*PROBLEM DESCRIPTION*
Reproduce each record exactly. The pictures should be skipped.

(Beginning of DATASET CONTENT)

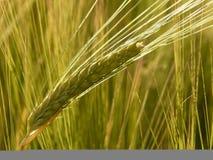 Food Grain, Barley, Triticale, Hordeum stock photo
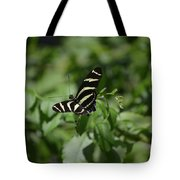 Precious Black And White Zebra Butterfly In The Spring Tote Bag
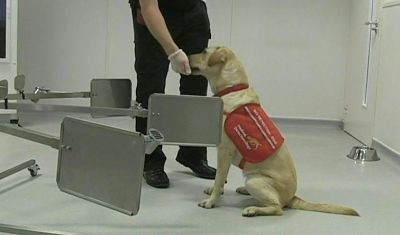 Cientificos-finlandeses-entrenan-a-perros-para-detectar-el-covid-19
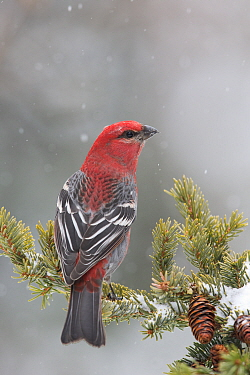 Pine Grosbeak (Pinicola enucleator) male in winter, western Montana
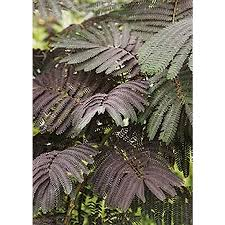 Purple Leaf Peach Tree by Shop Trees At Lowes Com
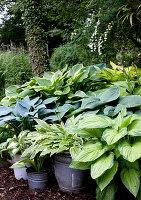 Various types of hosta in old buckets in woodland garden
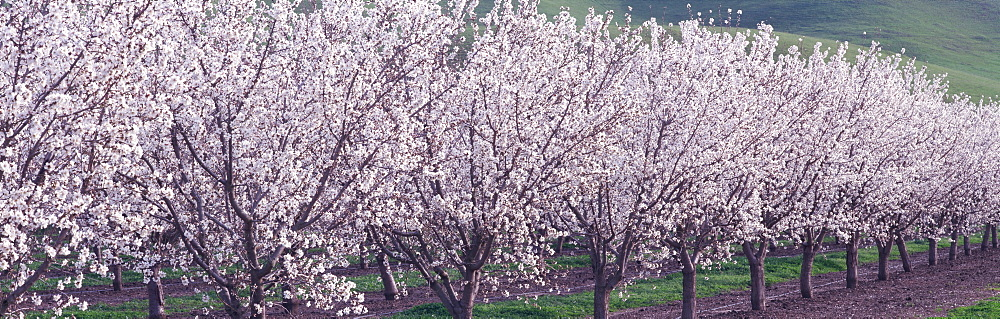 Almond Orchard CA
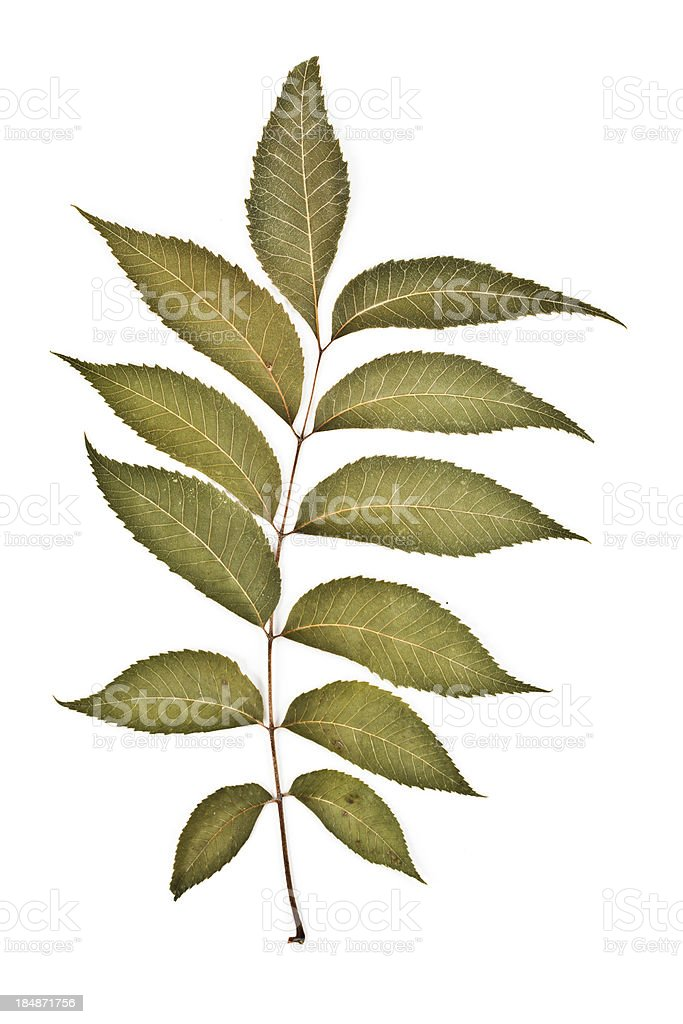 Pecan - Carya illinoinensis stock photo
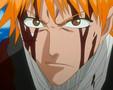 Bleach AMV Ichirin no Hana (Vocal Version)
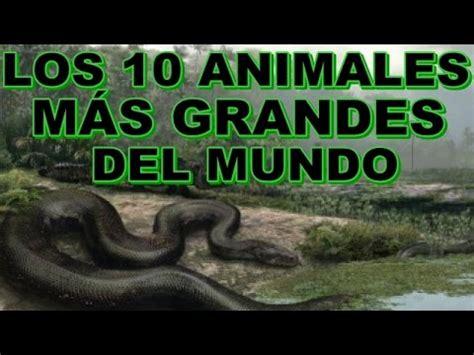 los grandes genios de 8490434859 top los 10 animales m 225 s grandes del mundo youtube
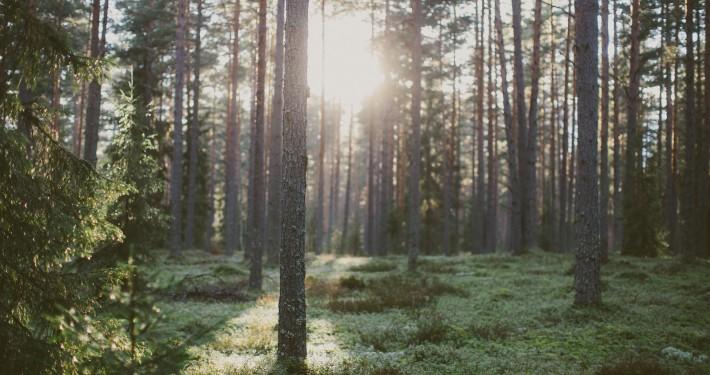 metsa ost Lõuna-Eestis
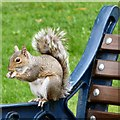 SJ9295 : Squirrel in Victoria Park by Gerald England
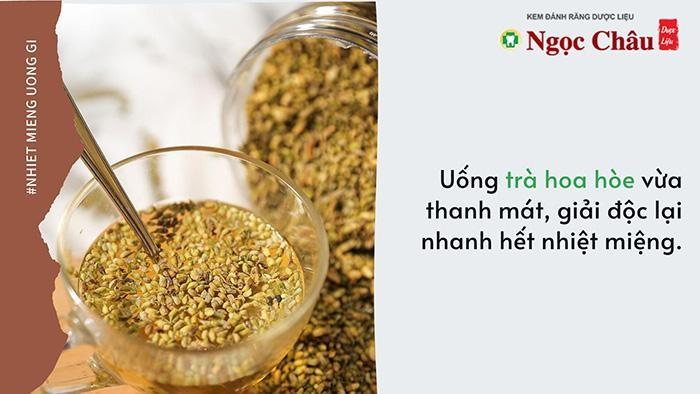 Trà Hoa Hòe có chứa Rutin có tác dụng cầm máu, kháng viêm, chống loét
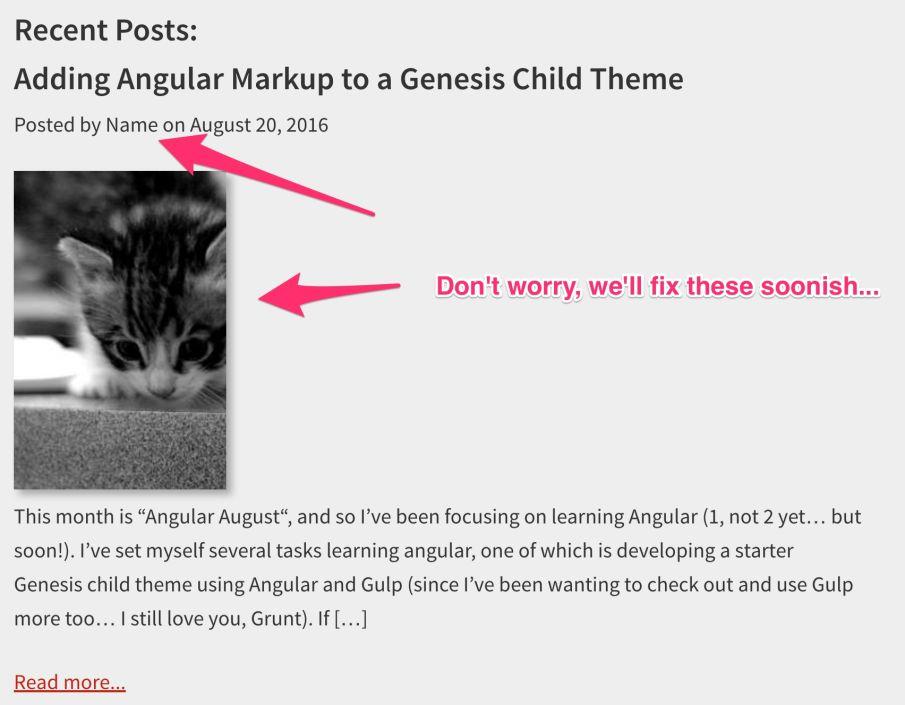 display-posts-ng-repeat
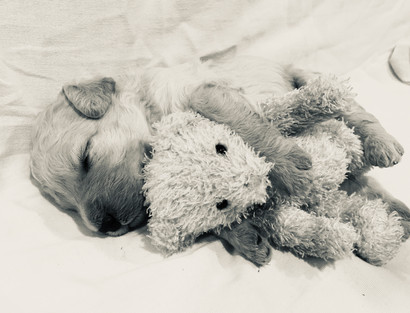 11_laying with teddy.jpg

(End of DATASET CONTENT)

*ANSWER BOX*
 Food Grain, Barley, Triticale, Hordeum stock photo
 Precious Black And White Zebra Butterfly In The Spring Tote Bag
 Cientificos-finlandeses-entrenan-a-perros-para-detectar-el-covid-19
 Pine Grosbeak (Pinicola enucleator) male in winter, western Montana
 Purple Leaf Peach Tree by Shop Trees At Lowes Com
 Various types of hosta in old buckets in woodland garden
 Almond Orchard CA
 Pecan - Carya illinoinensis stock photo
 Bleach AMV Ichirin no Hana (Vocal Version)
 los grandes genios de 8490434859 top los 10 animales m 225 s grandes del mundo youtube
 metsa ost Lõuna-Eestis
 SJ9295 : Squirrel in Victoria Park by Gerald England
 Trà Hoa Hòe có chứa Rutin có tác dụng cầm máu, kháng viêm, chống loét
 display-posts-ng-repeat
 11_laying with teddy.jpg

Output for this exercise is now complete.